Skip to content

INFR: Migrate to github artifacts for gh-pages (deleting gh-pages branch) #282

@mmcky

Description

@mmcky

GitHub Pages Deployment Strategy: Analysis and Migration Guide

Prepared for QuantEcon Infrastructure Team
Date: January 2026
Updated: March 2026 (with lessons from lecture-python-programming migration)
Related Issues: #261


Migration Status Tracker

Repository Status PR Size Before Size After Date
lecture-python-programming Complete #499 358 MB 15 MB 2026-03-26
lecture-python.myst Not started
lecture-julia.myst Not started
lecture-python-intro Not started

Table of Contents

  1. Executive Summary
  2. Background
  3. Deployment Approaches Compared
  4. Pros and Cons Analysis
  5. Recommendation
  6. Technical Deep Dive
  7. Migration Guide
  8. Post-Migration Procedures
  9. Appendix: Complete Workflow Examples

1. Executive Summary

This report compares two approaches to GitHub Pages deployment:

  • Traditional gh-pages branch method (currently used by lecture-python.myst)

***

(Task list)
a - Quote the GitHub Pages migration issue word for word, beginning at the words "GitHub Pages Deployment Strategy: Analysis" and stopping after "from lecture-python-programming migration)".
b - Continue the GitHub Pages migration issue from the point where it stops.

***

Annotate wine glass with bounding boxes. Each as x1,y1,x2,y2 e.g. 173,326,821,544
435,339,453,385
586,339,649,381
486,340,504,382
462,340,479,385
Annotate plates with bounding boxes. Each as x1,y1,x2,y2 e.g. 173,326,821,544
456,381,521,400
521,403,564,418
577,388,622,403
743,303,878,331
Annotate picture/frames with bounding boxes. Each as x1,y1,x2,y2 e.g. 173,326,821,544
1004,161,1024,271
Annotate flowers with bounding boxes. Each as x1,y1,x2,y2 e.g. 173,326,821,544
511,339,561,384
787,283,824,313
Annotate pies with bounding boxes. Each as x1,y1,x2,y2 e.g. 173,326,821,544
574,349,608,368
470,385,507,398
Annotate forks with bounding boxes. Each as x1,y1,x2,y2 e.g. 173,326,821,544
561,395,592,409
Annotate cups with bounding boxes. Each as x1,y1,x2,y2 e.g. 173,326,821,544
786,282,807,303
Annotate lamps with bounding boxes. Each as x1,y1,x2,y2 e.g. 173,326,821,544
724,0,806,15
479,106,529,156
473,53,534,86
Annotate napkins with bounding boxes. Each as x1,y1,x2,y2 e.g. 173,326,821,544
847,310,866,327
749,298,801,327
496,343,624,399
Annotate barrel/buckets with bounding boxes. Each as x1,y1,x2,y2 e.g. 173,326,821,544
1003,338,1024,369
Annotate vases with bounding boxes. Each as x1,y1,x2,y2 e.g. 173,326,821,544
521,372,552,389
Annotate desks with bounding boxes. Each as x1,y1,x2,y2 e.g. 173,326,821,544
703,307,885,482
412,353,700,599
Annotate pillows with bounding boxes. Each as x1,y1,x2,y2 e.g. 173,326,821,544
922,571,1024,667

***

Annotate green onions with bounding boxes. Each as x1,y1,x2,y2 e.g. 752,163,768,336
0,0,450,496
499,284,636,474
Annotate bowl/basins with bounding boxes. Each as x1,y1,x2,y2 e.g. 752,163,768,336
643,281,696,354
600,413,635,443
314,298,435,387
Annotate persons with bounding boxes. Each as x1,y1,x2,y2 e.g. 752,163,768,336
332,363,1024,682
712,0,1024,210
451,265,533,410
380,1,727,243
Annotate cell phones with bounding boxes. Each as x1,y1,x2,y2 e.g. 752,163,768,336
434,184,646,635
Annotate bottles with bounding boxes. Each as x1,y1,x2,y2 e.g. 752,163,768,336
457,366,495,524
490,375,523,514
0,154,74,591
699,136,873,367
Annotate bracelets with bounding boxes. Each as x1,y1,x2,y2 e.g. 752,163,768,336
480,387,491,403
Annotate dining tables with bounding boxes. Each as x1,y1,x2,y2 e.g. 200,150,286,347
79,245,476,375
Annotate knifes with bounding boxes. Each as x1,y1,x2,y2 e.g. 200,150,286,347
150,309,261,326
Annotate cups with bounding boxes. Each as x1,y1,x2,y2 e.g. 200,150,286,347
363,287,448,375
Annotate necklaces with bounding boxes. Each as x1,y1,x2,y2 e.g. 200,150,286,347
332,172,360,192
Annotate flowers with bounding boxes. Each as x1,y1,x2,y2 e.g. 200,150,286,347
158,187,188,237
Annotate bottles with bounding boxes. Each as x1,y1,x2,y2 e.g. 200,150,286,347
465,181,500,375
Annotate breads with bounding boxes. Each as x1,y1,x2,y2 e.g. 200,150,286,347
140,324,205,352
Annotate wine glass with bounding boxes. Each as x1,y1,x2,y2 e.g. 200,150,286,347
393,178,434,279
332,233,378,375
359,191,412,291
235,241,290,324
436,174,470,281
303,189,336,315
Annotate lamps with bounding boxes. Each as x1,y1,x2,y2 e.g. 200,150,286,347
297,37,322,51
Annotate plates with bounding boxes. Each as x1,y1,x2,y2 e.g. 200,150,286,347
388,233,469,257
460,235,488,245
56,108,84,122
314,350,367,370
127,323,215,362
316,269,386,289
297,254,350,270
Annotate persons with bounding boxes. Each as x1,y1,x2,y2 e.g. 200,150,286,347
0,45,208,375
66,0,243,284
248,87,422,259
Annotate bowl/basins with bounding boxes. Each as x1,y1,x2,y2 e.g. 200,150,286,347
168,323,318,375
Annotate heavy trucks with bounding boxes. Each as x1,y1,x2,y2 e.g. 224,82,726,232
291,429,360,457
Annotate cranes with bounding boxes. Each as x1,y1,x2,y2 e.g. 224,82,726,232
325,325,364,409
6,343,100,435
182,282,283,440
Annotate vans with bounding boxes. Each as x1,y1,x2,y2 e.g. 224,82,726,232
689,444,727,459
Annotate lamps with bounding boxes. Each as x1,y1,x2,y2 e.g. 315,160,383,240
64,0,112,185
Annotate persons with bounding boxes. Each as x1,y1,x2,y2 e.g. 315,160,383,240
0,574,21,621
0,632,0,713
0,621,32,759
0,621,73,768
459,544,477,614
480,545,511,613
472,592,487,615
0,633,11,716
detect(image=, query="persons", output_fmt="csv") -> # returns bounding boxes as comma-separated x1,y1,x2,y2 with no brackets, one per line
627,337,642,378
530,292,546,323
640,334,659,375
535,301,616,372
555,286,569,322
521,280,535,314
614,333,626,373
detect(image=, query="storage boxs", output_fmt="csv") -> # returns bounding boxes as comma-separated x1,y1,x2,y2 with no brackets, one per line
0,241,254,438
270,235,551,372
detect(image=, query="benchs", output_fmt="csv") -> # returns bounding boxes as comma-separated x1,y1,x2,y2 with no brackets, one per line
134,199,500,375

***

(In response)
a -
GitHub Pages Deployment Strategy: Analysis and Migration Guide

Prepared for QuantEcon Infrastructure Team
Date: January 2026
Updated: March 2026 (with lessons from lecture-python-programming migration)

b -
  • Modern artifact-based deployment with deployment environments (used by 2026-tom-course)

Decision: We recommend migrating to artifact-based deployment for all QuantEcon lecture repositories.

Key reasons:

  • Eliminates repository bloat from accumulated deployment history
  • Maintains fast clone times regardless of deployment frequency
  • Uses official GitHub-maintained actions with first-party support
  • Deployed site persists indefinitely (artifacts expiring does NOT affect the live site)

Migration impact: Zero downtime when following the documented procedure. The gh-pages branch and all its history can be safely deleted after migration, reclaiming significant repository space.

Proven results: lecture-python-programming migrated on 2026-03-26 — repo size reduced from 358 MB to 15 MB (96% reduction).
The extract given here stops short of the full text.